We live in a post-dada world. The way many of us make our points now (both online and off) are with pithy memes, reaction gifs, ironic tee shirts, and pull-quotes from our favorite books/movies/song lyrics.
It should be SOP for fact checkers at news outlets to research the iconography on signs, tattoos, tee shirts, etc for the people they interview/show in crowd footage. B/c a lot of the people at the insurrection yesterday were proudly displaying images that were absolutely racist.
I’ve been posting pictures to my FB for the past few days because a lot of people over there aren’t on twitter and it is shocking to me how many times I’ve had to explicitly say “this is offensive because it means this, here’s a source”.
Most white people who are not marginalized have no reason to know what these things mean and so they don’t. They don’t go looking for them. And when a person is being interviewed, if they’re polite or well dressed or whatever, their takeaway is “oh not them, they’re so NICE”
So news media should run with that. Use the banner at the bottom of the screen. “This person is wearing this symbol, it is accepted in this movement to mean this. This is Pepe the frog. It used to mean x but has been taken up by y group and now is accepted as y”
The problem is these people have absolutely been blatant for YEARS. They have. They have no fear of reprisal for showing their triple triangle nazi tat on national tv because their boss doesn’t know what it means.
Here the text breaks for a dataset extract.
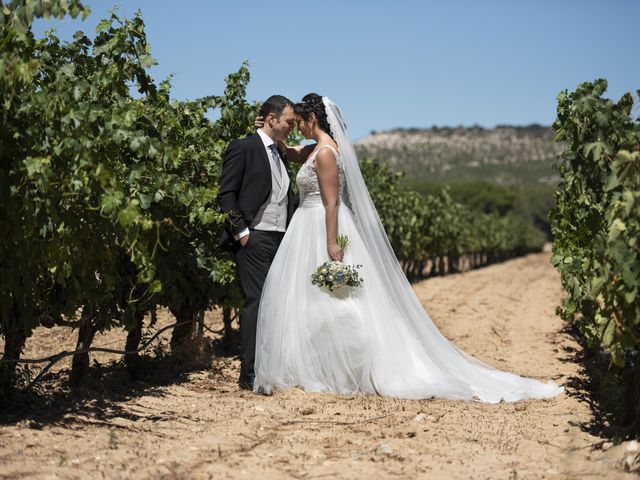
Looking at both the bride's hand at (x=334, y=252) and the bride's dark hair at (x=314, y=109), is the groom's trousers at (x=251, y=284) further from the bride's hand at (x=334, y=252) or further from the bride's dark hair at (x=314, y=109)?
the bride's dark hair at (x=314, y=109)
And to use that example their boss doesn’t have an incentive to look it up so they won’t, they’ll live in happy ignorance signing Ricky Racist’s paycheck and telling everybody how great he is in IT support. We HAVE to change that.
Part of the reason I say the news media should take this on, is because these symbols change FAST. Memes get abandoned, they morph, they turn into something else. Publishing a book with the information would be useless.
Yes, it is a lot to take on, but wouldn’t creating new jobs be a good thing in the long run?